**EXERCISE REQUIREMENTS**:
According to the film review, what does the Chinatown doctor give Alice that makes her invisible?

**EXTRACTED TEXT**:
In other words, this is as much Allen’s film as Fellini’s film, and while the plot may loosely follow that of Giulietta of the Spirits – a wandering housewife searching for meaning in a privileged existence – the details and small touches are all Allen’s own. As the title might suggest, Farrow plays Alice Tate, an Upper East Side housewife who finds herself increasingly alienated from her husband, Doug (William Hurt), as well as increasingly drawn to Joe Ruffalo (Joe Mantegna), a parent at her children’s school who has separated from his wife Vicki (Judy Davis) and finds Alice just as beguiling as she finds him. In order to gain some clarity and find some meaning in her life, Alice enlists the help of a Chinatown doctor, who treats her with hypnotherapy and provides her with herbs that render her invisible, setting off a string of screwy scenarios that feel more indebted to Allen’s earlier, physical, slapstick comedy than any of his other films of the ’80s or ’90s. In the process, Alice tries to set up a screenplay deal with an old friend (Cybill Shepherd) now working in network television, receives some life lessons and a flight across Manhattan from the ghost of an old lover (Alec Baldwin), and even has a visit from her muse (Bernadette Peters), who helps her to to discover her writing voice, although this isn’t exactly a story about an artist coming of age so much as a woman discovering her purpose in life.

**DATA EXTRACT**:
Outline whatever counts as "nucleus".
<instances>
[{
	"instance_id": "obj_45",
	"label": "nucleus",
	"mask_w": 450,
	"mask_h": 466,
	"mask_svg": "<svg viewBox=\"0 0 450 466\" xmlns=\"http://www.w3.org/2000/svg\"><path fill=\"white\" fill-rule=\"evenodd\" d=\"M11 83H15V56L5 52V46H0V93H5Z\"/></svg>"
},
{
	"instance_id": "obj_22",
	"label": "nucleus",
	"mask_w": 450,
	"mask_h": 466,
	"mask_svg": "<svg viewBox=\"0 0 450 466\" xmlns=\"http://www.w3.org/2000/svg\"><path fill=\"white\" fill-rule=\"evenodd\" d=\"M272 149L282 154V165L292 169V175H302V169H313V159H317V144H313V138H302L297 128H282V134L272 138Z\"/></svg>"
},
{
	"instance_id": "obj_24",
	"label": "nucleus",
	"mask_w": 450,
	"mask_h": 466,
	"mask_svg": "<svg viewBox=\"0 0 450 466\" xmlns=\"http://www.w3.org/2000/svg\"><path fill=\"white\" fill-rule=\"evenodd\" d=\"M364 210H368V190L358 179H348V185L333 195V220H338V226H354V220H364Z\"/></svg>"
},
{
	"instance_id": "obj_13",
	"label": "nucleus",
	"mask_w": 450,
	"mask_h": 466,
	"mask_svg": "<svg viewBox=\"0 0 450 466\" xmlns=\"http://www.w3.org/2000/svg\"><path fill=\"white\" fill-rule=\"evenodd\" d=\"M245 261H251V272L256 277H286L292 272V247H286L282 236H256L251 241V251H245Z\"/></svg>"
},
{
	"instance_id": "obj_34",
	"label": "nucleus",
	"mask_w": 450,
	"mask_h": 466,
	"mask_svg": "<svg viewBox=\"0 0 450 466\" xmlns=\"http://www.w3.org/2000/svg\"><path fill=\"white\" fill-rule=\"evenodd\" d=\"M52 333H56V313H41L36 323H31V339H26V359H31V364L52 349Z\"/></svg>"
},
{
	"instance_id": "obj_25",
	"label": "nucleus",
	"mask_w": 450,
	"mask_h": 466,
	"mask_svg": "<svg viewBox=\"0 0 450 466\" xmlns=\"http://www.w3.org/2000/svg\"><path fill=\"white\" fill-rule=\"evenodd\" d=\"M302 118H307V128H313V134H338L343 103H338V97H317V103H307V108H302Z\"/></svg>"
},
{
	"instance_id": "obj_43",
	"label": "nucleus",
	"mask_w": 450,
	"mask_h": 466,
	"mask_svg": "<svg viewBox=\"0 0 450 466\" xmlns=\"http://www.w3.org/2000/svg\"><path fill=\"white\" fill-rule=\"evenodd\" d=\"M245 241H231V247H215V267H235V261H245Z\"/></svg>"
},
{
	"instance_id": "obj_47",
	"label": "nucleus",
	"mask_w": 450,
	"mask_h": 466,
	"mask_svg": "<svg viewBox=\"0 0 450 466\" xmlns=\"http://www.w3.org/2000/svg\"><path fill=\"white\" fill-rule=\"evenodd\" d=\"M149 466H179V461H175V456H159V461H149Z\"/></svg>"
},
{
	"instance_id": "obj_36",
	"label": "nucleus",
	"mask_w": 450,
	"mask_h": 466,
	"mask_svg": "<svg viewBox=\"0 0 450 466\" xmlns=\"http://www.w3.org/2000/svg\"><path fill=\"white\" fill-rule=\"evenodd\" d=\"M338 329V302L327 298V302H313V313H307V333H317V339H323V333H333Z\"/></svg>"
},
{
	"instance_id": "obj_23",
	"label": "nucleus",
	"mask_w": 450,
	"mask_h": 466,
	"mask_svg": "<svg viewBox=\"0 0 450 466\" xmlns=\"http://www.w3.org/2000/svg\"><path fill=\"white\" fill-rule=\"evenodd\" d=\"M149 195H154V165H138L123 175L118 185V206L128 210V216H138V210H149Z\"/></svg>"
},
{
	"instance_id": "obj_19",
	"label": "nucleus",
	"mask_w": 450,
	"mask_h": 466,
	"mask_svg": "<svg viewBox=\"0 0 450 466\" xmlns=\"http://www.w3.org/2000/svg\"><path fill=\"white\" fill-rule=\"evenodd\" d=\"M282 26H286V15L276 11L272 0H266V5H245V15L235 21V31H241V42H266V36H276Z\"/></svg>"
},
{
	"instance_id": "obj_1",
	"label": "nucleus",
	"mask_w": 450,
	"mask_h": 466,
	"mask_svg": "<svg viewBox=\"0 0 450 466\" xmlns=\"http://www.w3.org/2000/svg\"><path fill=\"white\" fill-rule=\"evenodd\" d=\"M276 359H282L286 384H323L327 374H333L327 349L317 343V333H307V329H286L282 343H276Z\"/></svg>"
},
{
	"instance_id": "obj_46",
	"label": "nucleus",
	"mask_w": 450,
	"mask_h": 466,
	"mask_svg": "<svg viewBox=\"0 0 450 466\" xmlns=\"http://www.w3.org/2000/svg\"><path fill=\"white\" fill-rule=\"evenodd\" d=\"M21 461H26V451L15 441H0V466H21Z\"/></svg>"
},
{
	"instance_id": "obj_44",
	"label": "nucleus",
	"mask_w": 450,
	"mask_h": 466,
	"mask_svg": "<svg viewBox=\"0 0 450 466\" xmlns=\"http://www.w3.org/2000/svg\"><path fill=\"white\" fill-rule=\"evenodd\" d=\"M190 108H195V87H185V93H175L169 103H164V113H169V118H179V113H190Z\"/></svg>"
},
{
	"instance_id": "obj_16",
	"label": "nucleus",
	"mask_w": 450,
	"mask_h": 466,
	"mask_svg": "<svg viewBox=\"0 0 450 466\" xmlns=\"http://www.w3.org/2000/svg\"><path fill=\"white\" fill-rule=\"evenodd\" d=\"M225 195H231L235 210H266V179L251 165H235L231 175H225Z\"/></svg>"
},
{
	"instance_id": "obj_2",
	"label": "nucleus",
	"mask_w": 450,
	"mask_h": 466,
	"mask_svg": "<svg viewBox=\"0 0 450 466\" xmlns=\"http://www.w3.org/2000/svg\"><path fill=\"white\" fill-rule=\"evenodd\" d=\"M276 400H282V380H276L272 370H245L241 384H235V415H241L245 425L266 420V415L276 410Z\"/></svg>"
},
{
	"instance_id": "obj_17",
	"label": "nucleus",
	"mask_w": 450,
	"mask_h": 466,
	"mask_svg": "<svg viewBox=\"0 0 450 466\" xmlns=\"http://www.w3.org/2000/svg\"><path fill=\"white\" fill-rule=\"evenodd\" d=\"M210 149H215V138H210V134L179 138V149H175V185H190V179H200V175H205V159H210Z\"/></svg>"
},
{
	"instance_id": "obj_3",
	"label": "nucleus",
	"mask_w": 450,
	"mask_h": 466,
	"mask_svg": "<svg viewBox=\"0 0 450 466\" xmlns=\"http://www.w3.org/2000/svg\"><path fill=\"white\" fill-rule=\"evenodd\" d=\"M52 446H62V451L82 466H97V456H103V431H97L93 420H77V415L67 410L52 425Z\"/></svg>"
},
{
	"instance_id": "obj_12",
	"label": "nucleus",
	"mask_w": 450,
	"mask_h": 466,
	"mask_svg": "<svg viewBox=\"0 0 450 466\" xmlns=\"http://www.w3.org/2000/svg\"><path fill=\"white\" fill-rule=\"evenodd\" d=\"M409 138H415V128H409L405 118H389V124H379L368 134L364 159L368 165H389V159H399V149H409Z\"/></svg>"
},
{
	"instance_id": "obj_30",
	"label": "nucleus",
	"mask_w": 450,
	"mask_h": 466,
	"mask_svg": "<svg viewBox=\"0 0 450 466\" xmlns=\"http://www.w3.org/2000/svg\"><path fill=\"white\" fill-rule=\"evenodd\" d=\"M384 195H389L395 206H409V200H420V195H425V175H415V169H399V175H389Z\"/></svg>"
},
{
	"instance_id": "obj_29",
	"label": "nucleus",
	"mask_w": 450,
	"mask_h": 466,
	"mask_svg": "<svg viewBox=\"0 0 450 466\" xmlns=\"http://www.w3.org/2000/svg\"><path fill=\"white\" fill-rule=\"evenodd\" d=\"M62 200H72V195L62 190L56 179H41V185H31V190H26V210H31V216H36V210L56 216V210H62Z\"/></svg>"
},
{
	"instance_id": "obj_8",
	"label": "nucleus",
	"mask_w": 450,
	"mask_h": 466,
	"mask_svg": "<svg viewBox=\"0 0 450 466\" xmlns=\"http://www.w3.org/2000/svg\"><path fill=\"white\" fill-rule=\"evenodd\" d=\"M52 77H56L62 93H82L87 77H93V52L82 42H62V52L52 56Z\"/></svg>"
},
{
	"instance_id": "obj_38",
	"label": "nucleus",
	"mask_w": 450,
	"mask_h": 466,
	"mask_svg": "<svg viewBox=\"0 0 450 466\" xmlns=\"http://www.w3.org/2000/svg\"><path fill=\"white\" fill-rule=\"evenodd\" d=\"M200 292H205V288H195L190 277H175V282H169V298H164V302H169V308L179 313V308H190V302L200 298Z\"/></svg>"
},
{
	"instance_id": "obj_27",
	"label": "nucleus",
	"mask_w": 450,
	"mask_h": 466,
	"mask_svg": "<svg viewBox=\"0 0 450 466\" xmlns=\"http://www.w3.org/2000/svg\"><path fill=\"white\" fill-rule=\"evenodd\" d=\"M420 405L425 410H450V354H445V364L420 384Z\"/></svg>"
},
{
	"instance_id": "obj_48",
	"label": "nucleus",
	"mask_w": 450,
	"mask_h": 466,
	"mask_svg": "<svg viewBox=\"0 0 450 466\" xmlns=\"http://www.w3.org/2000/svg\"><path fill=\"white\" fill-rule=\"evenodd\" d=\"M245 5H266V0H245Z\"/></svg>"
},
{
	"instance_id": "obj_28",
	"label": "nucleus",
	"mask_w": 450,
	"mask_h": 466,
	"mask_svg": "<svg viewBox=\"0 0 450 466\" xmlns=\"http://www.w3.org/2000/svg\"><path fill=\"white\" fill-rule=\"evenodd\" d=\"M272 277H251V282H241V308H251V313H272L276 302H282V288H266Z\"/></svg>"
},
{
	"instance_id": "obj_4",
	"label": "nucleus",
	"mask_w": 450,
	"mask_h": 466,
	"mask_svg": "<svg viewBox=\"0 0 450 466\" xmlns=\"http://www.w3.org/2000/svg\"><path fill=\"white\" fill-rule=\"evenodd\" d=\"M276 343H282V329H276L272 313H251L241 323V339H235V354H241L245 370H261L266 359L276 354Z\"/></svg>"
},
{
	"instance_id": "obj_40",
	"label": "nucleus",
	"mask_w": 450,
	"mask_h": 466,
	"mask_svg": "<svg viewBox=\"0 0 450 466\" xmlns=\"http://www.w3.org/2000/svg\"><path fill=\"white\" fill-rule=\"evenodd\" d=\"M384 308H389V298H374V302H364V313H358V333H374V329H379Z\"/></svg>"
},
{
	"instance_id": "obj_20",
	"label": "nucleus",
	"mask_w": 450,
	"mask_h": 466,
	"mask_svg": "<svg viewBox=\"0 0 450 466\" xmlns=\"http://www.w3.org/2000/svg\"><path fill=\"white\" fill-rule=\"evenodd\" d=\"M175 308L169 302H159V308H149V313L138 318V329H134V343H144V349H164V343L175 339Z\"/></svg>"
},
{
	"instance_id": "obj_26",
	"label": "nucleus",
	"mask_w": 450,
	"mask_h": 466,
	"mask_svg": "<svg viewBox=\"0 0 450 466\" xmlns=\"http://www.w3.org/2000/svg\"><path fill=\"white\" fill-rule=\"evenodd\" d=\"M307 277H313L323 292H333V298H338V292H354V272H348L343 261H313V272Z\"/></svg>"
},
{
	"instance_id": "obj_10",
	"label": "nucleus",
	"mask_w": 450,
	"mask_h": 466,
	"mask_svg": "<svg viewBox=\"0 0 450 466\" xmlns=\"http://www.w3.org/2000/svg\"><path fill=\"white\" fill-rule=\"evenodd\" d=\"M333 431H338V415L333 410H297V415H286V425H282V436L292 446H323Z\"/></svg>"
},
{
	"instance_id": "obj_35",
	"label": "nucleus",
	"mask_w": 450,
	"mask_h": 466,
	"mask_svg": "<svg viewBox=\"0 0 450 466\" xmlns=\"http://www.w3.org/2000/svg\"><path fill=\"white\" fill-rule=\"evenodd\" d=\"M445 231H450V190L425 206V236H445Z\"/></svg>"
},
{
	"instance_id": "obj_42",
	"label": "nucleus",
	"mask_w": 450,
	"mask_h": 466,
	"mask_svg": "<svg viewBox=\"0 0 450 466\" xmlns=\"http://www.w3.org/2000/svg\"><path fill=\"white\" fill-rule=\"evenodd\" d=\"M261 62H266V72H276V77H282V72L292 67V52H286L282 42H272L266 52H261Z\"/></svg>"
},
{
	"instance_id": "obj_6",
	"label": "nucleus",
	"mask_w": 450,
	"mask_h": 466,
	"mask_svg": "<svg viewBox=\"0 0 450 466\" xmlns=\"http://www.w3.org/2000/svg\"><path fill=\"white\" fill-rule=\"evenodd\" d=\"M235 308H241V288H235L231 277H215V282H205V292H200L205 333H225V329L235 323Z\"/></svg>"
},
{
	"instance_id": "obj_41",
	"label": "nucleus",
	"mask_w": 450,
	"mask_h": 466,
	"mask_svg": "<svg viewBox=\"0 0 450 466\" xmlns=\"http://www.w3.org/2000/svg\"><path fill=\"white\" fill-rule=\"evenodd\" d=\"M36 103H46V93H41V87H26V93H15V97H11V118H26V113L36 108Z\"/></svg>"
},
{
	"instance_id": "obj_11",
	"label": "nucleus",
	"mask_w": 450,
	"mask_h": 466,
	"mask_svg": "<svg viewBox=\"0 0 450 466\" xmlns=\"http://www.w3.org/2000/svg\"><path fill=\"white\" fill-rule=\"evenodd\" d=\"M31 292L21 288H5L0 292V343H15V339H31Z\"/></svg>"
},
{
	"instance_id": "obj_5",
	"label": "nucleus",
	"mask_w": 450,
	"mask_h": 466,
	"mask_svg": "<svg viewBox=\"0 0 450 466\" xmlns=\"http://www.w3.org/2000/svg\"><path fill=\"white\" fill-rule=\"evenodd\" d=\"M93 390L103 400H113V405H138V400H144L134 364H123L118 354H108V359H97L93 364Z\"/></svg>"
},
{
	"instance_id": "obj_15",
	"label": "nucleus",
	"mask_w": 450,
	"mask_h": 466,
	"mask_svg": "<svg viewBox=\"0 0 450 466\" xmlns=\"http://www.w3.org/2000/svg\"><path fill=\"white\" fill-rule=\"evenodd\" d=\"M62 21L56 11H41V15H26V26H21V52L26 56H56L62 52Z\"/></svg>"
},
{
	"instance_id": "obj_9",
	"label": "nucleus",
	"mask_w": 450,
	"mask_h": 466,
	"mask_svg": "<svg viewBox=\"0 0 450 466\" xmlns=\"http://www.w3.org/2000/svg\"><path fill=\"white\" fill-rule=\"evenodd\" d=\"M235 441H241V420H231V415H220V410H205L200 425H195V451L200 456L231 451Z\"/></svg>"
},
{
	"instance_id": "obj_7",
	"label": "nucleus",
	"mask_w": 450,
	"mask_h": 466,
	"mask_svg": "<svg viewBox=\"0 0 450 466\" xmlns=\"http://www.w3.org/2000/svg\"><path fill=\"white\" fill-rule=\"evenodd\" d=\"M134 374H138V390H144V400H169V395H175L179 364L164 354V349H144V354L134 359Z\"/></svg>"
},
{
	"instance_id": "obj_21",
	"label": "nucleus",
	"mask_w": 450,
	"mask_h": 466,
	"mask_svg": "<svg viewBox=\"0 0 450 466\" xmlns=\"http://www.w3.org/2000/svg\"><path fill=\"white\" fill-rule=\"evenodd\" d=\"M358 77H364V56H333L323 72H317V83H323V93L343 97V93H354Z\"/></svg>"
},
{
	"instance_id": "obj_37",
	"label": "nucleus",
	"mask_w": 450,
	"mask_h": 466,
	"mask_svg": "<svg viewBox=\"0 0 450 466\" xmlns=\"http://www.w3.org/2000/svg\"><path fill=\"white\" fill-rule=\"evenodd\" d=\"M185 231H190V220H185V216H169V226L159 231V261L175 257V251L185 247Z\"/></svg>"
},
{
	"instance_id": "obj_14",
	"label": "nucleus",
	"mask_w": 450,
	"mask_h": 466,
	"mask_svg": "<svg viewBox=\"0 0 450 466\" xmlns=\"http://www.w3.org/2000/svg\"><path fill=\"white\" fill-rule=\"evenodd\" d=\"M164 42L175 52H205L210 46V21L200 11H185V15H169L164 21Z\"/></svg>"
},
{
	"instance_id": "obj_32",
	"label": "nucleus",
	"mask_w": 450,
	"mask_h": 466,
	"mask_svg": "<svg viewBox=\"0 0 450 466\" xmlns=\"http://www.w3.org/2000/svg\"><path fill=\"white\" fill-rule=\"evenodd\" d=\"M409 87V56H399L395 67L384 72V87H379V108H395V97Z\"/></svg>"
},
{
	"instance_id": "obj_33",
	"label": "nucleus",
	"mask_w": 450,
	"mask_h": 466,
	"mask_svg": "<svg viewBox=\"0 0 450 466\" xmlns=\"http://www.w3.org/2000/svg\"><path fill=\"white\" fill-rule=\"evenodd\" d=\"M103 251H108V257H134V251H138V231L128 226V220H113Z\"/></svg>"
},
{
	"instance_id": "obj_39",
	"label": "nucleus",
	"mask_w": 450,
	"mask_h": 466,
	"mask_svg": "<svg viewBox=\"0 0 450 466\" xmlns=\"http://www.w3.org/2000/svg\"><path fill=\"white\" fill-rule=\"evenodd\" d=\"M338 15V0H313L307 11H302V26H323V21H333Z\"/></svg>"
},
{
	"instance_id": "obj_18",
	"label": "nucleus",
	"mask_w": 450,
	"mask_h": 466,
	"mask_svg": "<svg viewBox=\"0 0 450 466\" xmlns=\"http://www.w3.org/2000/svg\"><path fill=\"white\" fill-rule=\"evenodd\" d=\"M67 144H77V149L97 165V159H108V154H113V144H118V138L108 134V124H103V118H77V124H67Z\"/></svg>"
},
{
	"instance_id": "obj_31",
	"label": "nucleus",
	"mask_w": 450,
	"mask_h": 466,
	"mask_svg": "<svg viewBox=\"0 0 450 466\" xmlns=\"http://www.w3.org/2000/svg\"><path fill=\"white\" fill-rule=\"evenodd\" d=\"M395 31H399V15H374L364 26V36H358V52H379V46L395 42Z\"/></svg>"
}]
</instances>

**OUTPUT FOR THIS TASK**:
Herbs.